The aim is to determine the magnitude of flow variables for return periods much longer than the observed and to obtain the correspondent quantil for sites with scarce data using a Regional Frequency Analysis approach based on L – moment statistics (ARF-LM). The area under analysis comprises mountain basins between the Bermejo and the Santa Cruz rivers.

Thirty-two gauging stations were analyzed and five variables were determined: annual ow (Qaño) and seasonal flows: winter QI (july, august, september), spring QP (october, november, december), summer QV (january, february, march) and autumn QO (april, may, june), from the average daily flow observed.
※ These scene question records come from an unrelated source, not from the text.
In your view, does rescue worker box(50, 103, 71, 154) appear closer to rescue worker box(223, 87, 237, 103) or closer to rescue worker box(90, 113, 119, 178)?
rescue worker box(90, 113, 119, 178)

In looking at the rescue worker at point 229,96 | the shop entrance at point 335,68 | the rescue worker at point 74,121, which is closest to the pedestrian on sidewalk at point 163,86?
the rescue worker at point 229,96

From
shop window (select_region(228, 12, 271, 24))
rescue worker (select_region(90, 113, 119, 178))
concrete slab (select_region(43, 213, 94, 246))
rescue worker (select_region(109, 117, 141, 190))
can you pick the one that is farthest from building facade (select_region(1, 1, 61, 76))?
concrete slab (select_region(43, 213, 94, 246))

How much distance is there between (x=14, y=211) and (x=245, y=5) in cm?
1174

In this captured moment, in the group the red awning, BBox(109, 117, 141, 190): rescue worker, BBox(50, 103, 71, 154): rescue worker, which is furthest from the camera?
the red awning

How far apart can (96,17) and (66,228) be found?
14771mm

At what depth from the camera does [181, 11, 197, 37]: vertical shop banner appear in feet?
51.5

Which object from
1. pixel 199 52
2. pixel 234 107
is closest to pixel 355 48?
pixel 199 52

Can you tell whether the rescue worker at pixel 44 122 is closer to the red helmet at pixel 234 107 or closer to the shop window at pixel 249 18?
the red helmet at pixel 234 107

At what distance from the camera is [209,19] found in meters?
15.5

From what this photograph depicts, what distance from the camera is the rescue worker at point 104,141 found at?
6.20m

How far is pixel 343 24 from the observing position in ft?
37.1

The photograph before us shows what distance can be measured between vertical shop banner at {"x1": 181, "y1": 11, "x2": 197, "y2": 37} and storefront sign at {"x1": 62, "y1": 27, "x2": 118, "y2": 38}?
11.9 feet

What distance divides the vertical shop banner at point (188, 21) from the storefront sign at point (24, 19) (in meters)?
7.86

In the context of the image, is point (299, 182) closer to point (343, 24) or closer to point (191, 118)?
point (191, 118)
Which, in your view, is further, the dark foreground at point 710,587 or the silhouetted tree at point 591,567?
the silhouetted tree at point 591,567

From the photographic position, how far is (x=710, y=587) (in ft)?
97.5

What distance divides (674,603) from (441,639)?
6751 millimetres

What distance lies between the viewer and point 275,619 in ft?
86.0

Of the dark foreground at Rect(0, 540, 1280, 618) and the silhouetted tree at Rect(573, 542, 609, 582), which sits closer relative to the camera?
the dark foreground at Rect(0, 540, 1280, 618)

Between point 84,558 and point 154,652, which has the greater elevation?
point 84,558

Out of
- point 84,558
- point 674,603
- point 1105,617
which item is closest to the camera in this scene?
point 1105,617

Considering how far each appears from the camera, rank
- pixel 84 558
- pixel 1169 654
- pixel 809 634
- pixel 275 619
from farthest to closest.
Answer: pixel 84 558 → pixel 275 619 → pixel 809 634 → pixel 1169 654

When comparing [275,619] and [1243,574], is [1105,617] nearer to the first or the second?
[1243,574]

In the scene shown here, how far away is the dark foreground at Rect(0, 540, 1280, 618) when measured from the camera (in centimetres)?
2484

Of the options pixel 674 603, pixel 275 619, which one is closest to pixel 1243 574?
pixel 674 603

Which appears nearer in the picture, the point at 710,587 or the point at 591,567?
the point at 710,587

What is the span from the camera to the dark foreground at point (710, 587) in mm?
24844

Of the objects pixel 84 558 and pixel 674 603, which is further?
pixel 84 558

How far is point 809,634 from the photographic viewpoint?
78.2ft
Independence, randomness, normalcy, and homogeneity conditions were verified. Normalcy is rejected in 60% of the cases, summer and autumn flows being the variables with the least degree of normalcy. Lack of both independence and randomness occurs in 34% of the series analyzed, notably the winter and autumn flows with a level of significance of 5 %.
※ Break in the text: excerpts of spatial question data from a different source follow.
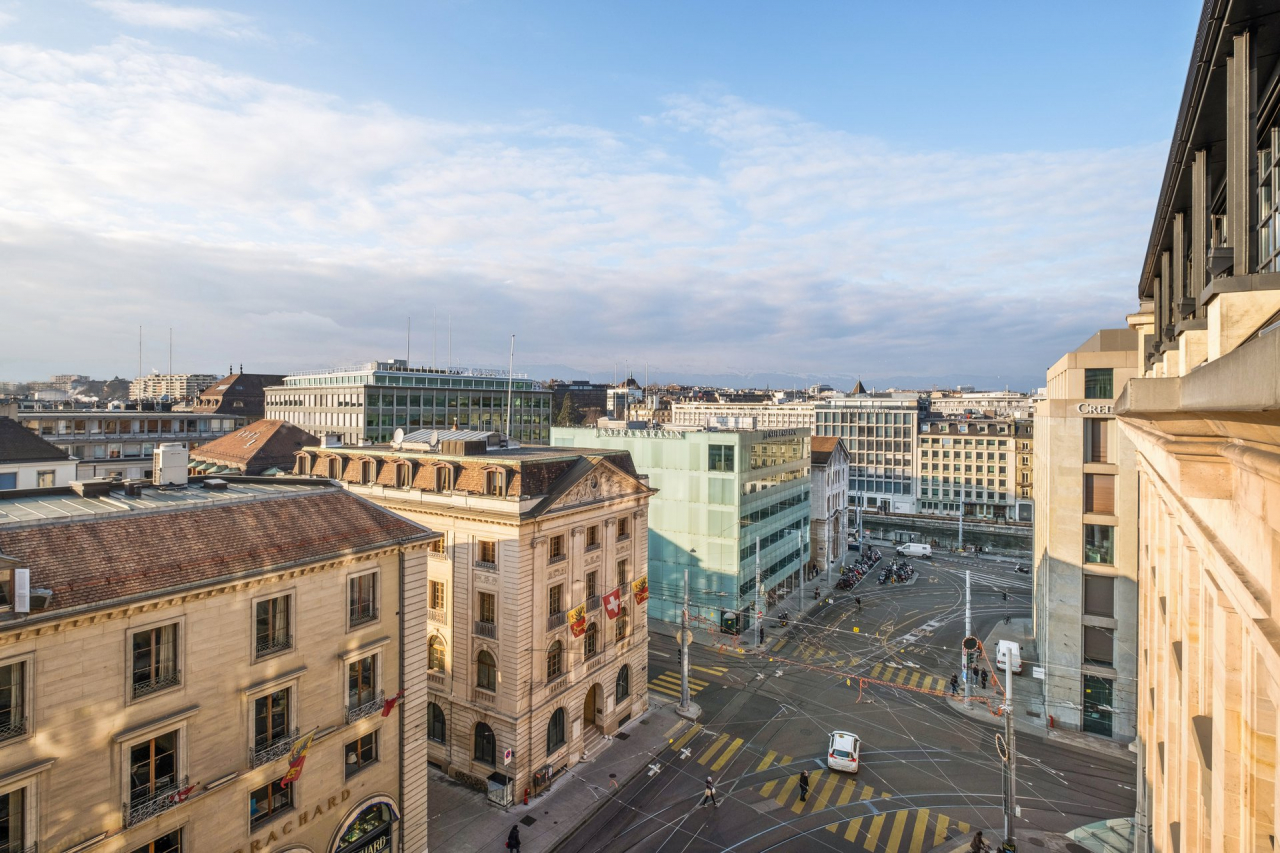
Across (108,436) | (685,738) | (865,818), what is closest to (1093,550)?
(865,818)

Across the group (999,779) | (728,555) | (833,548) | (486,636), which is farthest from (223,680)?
(833,548)

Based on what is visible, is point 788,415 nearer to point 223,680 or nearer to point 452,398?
point 452,398

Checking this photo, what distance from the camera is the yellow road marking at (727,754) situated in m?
38.1

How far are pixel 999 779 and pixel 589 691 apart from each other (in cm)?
2430

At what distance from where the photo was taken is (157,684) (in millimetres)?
20047

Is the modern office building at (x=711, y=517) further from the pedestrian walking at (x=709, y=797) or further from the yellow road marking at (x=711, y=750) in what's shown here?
the pedestrian walking at (x=709, y=797)

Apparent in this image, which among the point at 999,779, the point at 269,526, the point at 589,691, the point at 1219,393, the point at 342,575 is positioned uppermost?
→ the point at 1219,393

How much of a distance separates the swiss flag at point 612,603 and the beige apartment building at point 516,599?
0.28 ft

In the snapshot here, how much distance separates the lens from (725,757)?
39.0m

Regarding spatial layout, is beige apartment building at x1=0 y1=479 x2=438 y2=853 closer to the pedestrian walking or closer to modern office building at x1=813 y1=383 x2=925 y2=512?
the pedestrian walking

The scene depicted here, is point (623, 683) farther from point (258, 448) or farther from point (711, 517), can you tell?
point (258, 448)

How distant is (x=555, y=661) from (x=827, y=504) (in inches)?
2192

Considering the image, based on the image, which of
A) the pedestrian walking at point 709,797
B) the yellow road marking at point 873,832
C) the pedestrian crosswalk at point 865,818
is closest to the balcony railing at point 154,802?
the pedestrian walking at point 709,797

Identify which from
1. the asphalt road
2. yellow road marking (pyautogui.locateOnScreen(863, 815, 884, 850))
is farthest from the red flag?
yellow road marking (pyautogui.locateOnScreen(863, 815, 884, 850))
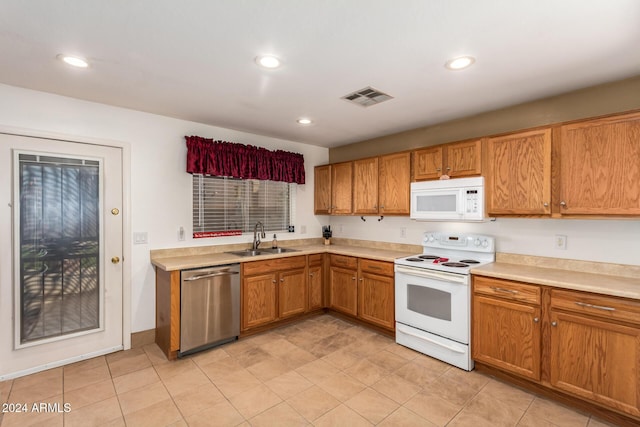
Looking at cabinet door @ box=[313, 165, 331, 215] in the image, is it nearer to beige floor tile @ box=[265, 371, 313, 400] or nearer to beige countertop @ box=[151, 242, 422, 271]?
beige countertop @ box=[151, 242, 422, 271]

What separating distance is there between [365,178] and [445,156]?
111cm

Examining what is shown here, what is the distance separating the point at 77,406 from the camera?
222 cm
The Los Patos, San Juan, Cuevas, Diamante, Atuel, Grande, Valenzuela, Poti Malal, Neuquén and Santa Cruz rivers did not show any significant trends in the variables analyzed.

A statistically significant increasing trend was detected in some variables and locations of northwestern and central-western of Argentina while a decreasing trend was observed in some variables and locations in the Patagonian Andes. Flows Qaño), QI and QV show abrupt changes in over 65% of the cases while QP only in 44 %. In general, the jump in mean values took place in the 1970s.

A homogeneous region was identified for each of the five variables. Homogeneity was verified by means of discordance and heterogeneity tests and the best-fit distribution through ZDIST and PUMT measures. The distributions used were: generalized extreme values, generalized logistic, generalized normal, normal, Gumbel, generalized Pareto, exponential, and Pearson III. In all cases the homogeneous region includes only stations in the southern Central Andes, from the Tunuyan to the Colorado river. The Pearson III and Gumbel distributions exhibit the best fit.